Visualizing geographic data is a task many of us face in our jobs as data scientists. Often, we must visualize vast amounts of data (tens of thousands to millions of data points) and we need to do so in the browser in real time to ensure the widest-possible audience for our efforts and we often want to do this leveraging free and/or open software.
Luckily for us, Google offered a series of fascinating talks at this year’s (2013) IO that show one particular way of solving this problem. Even better, Google discusses all aspects of this problem: from cleaning the data at scale using legacy C++ code to providing low latency yet web-scale data storage and, finally, to rendering efficiently in the browser. Not surprisingly, Google’s approach highly leverages **alot** of Google’s technology stack but we won’t hold that against them.
The first talk walks through an overview of where the data comes from and the collection of Google cloud services that compose the system architecture responsible for cleaning, storing, and serving the data fast enough to do real time queries. This video is very useful for understanding how the different technology layers (browser, database, virtual instances, etc) can efficiently interact.

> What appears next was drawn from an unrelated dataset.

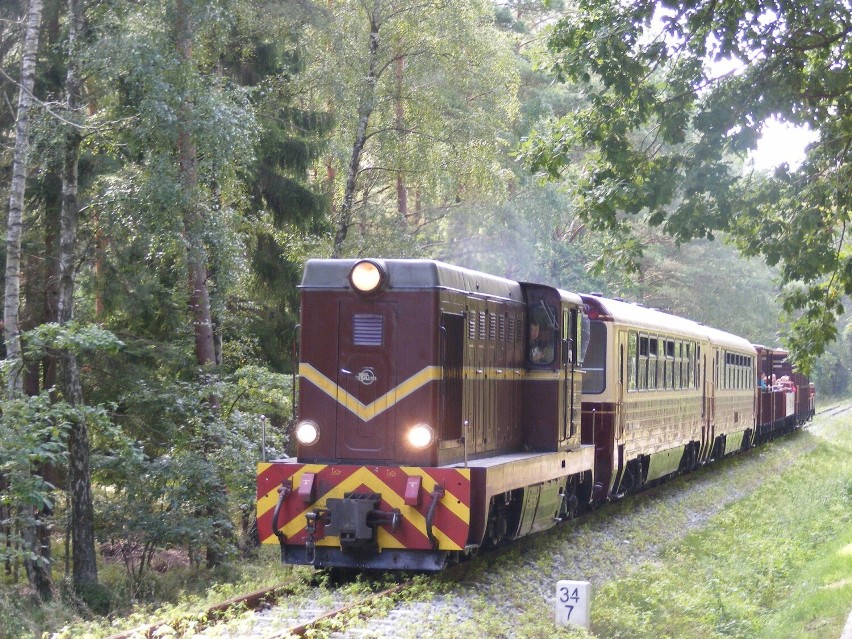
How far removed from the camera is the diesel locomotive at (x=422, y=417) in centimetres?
970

Description: Tens of thousands of ships report their position at least once every 5 minutes, 24 hours a day. Visualizing that quantity of data and serving it out to large numbers of people takes lots of power both in the browser and on the server. This session will explore the use of Maps, App Engine, Go, Compute Engine, BigQuery, Big Store, and WebGL to do massive data visualization.
Description: Much if not most of the world’s data has a geographic component. Data visualizations with a geographic component are some of the most popular on the web. This session will explore the principles of data visualization and how you can use HTML5 – particularly WebGL – to supplement Google Maps visualizations.

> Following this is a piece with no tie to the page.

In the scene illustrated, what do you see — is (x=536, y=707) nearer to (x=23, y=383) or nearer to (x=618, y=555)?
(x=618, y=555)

As a bit of background, Brendan leverages a number of technologies that you might not be familiar with, including three.js and WebGL. Three.js is a nice wrapper for WebGL (among other things) and can greatly simplify the process of getting up and running with 3D in the browser. From the excellent tutorial here:
I have used Three.js for some of my experiments, and it does a really great job of abstracting away the headaches of getting going with 3D in the browser. With it you can create cameras, objects, lights, materials and more, and you have a choice of renderer, which means you can decide if you want your scene to be drawn using HTML 5′s canvas, WebGL or SVG. And since it’s open source you could even get involved with the project. But right now I’ll focus on what I’ve learned by playing with it as an engine, and talk you through some of the basics.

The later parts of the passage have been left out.